By Levent Yılmaz:-
e are going through a phase where the economy and all developments related to it have become more important than ever. Concepts such as economic security, intelligence, wars and attacks have now become a part of our daily life. Of course, when it comes to these concepts, it’s only a matter of time before those who discuss them are dismissed as “conspiracy theorists.” For this reason, let’s demonstrate the seriousness of this issue through two examples taken from the CIA archives.
TURKEY’S ECONOMY IN CIA DOCUMENTS
From the documents in their archives, we can see the reasons that govern the international activities of the American Central Intelligence Agency (CIA) and what lies behind the prevalent perception that this entity has played an active role in staging coups in numerous countries. When we look at the details of the economic ones, we can see the approach implemented to detect the weaknesses of the target country.
For example, on page 61 of a CIA report titled “Turkey” and dated December 22, 1948, the records about the then Treasury Minister Şevket Adalan are quite interesting.
In the report, which includes detailed information about all government officials, the section about Adalan ends with the following sentences: “Although he is clearly knowledgeable in financial matters, he has not yet shown extraordinary abilities.”
Another example is from the period of Turgut Özal. In the report titled “Turkey: The Impact of Population Growth” dated December 1984, the possible economic, social and political consequences of population growth in Turkey were evaluated.
The conclusion part is quite interesting: “In our view, if Turkey’s leaders cannot cope with the pressures of demographic change, the most likely alternative to evolution towards democracy is the military “leaving the barracks” as high youth unemployment re-emerges in turmoil and violence. In light of the country’s historical experience and the challenges it will face, it is highly likely that a period of military rule – perhaps a prolonged one – will be repeated by the end of the century. Other alternatives, such as a move towards Islamic radicalism, may be considered, but in our view it is unlikely, largely because the military will almost certainly retain the power and will to suppress them.” In other words, they think “the army will stage a coup.”
U.S.-CHINA TRADE WARS
The trade war between the U.S. and China was one of the most heated topics of discussion in the pre-pandemic period. Although news coverage paints as a purely economic struggle due to Washington’s foreign trade deficit with Beijing, we know that the main issue is the hegemonic power struggle between the two nations. It is obvious that the consequences of the world’s economic center of gravity moving from the west to the east will have not only economic but also political and security ramifications.

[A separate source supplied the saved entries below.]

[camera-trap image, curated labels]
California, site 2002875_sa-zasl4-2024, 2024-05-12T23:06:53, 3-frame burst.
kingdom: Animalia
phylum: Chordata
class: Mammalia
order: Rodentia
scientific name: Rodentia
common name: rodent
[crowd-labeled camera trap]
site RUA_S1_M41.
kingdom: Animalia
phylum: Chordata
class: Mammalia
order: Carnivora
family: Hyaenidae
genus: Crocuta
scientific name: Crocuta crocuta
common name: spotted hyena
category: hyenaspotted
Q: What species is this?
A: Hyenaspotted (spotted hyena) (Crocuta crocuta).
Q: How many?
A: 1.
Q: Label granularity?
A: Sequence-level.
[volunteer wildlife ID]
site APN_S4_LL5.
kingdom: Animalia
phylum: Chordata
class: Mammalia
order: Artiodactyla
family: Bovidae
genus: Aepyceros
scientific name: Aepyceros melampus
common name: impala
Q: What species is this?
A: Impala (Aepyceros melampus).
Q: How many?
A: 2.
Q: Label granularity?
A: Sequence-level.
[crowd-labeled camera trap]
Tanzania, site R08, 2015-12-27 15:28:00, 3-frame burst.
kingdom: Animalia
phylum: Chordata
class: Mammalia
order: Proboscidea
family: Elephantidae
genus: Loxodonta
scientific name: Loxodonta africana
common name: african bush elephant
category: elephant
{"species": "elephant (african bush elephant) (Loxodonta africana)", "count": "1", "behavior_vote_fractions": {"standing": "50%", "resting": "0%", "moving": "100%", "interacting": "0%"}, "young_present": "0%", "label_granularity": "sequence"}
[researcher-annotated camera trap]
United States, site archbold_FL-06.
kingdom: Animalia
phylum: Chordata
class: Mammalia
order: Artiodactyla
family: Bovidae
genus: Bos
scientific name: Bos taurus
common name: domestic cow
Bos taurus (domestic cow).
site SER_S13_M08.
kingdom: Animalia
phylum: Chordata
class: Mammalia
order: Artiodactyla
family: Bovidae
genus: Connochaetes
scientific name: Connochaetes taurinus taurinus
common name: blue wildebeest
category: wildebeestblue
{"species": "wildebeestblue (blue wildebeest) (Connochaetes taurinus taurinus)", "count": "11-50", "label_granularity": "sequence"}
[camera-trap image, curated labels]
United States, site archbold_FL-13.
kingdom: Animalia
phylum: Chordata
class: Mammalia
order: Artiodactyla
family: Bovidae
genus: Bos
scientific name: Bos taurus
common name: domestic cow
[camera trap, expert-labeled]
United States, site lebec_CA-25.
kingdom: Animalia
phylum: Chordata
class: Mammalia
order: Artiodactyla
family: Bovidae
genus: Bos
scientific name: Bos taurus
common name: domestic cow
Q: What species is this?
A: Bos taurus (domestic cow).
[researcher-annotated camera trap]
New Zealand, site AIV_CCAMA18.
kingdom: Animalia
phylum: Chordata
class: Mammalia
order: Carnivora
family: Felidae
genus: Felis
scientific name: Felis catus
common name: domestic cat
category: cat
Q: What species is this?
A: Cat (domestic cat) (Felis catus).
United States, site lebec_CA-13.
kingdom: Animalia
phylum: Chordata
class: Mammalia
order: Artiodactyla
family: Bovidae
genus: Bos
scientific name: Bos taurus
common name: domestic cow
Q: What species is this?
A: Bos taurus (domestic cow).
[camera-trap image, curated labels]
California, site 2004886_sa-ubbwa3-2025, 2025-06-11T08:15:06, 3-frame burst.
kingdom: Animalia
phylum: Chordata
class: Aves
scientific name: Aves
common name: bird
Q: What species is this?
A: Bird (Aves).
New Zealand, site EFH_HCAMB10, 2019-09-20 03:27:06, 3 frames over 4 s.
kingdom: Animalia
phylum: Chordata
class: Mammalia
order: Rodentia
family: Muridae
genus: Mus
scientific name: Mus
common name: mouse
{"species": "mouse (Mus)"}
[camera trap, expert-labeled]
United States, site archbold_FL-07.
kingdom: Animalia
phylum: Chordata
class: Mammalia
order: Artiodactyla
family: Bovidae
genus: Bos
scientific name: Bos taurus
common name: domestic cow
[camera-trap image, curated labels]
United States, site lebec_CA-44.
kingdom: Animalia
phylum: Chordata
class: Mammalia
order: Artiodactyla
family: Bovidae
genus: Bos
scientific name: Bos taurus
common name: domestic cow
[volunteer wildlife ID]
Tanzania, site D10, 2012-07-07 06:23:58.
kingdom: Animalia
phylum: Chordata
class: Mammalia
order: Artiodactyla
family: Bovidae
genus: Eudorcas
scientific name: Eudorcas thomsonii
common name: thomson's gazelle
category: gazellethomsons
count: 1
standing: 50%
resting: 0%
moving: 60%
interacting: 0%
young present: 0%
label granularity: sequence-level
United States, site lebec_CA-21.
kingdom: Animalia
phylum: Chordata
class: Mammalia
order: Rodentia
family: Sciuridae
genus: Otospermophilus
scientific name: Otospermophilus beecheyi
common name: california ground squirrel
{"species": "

In this respect, since the implications of the economic side of the issue on other areas are known, economic steps are taken as well as political measures. This is called economic warfare. As we have seen above with the CIA’s Turkey example, intelligence organizations also collect economic intel to use in trade wars.
ECONOMIC INDEPENDENCE AND SECURITY
It is possible to define the concept of economic independence roughly as the ability of an individual or a country to live their lives based on their own economic resources. Although such an approach seems to be still valid for individuals, more variables need to come together for the economic independence of countries at a time when global economic integration is so intense.
For this, the continuity of access to critical resources, namely the issue of supply security and the protection and support of strategic sectors, is more important than ever. In addition, it is necessary to beef up the economy’s resistance against foreign interventions. Countries that can be successful here also establish a high level of economic security. In this respect, in the age of “trade wars,” economic security is an indispensable asset.